Unison coupling

Kent Swafford kswafford@earthlink.net
Mon, 17 Jan 2000 11:49:27 -0600


Ron Nossaman wrote:

> Not that I'd do any better gathering data myself, but at least I
>could determine first hand why I was still confused. I played around with
>an old Strobo-Con in a killer octave a while back to see what I could see.
>With one string, the pitch went up on the attack and stayed high for about
>1.5 seconds, then drifted down a bit. Adding the second string, the attack
>pitch height was the same, and the decal pitch was the same (as nearly as I
>could tell), but the dwell time at the higher pitch went to about a second.
>Adding the third string left the pitches the same again, but the high dwell
>fell to a little over a half second. No real measurement on the time
>durations, just tuner's relative time sense. This was with one of my
>boards, and I haven't gotten to try it on anything else, so there's nothing
>remotely informative here, though I was surprised at what I saw.
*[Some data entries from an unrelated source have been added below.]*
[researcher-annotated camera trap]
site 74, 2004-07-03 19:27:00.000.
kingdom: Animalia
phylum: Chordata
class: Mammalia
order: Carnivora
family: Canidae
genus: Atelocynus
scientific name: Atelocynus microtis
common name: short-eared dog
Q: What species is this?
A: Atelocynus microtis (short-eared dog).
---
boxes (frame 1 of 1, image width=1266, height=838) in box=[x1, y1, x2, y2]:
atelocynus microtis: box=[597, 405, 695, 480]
I have no information to offer as to _why_ "unison coupling" exists, but 
I thought I would chime in here that my observations match yours, Ron, 
fairly closely. The phenomenon exists on many pianos.

I describe it like this:

The frequency of vibrating piano strings is not stable, but tends to 
lower as the string continues to sound.

In electronic music, the graphic representation of the changing 
amplitude, frequency, or other measurable character of a tone is known as 
the "envelope."

My observation then is that strings sounding together have little or no 
frequency that is not present when the strings are sounding singly. It 
appears rather that the envelope, that is, the change in frequency of the 
vibrating strings over time, is accelerated for some reason when the 
strings sound together. In other words, the flatness observed when 
strings sound together may just be because the strings get to the flat 
part of the envelope faster, fast enough that the sharper part of the 
envelope goes by fast enough that it can be missed.
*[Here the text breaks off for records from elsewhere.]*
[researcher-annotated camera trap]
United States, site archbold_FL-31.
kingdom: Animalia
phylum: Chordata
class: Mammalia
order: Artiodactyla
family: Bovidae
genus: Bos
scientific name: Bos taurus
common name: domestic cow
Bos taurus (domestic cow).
For what it is worth, an explanation for why this phenomenon was not 
observed and described until just a few years ago might be that, if the 
phenomenon occurs throughout the scale, as I believe it does, then, if 
the temperament throughout the scale of the piano is tuned with single 
strings, then the temperament of the piano with all strings of the 
unisons sounding will simply be "shifted" slightly flat with few ill 
effects to the temperament.

It also is possible that the apparent frequency shift caused by unison 
coupling is as small or smaller than the normal frequency shift caused by 
loud and soft playing, perhaps making the effect negligible in practice.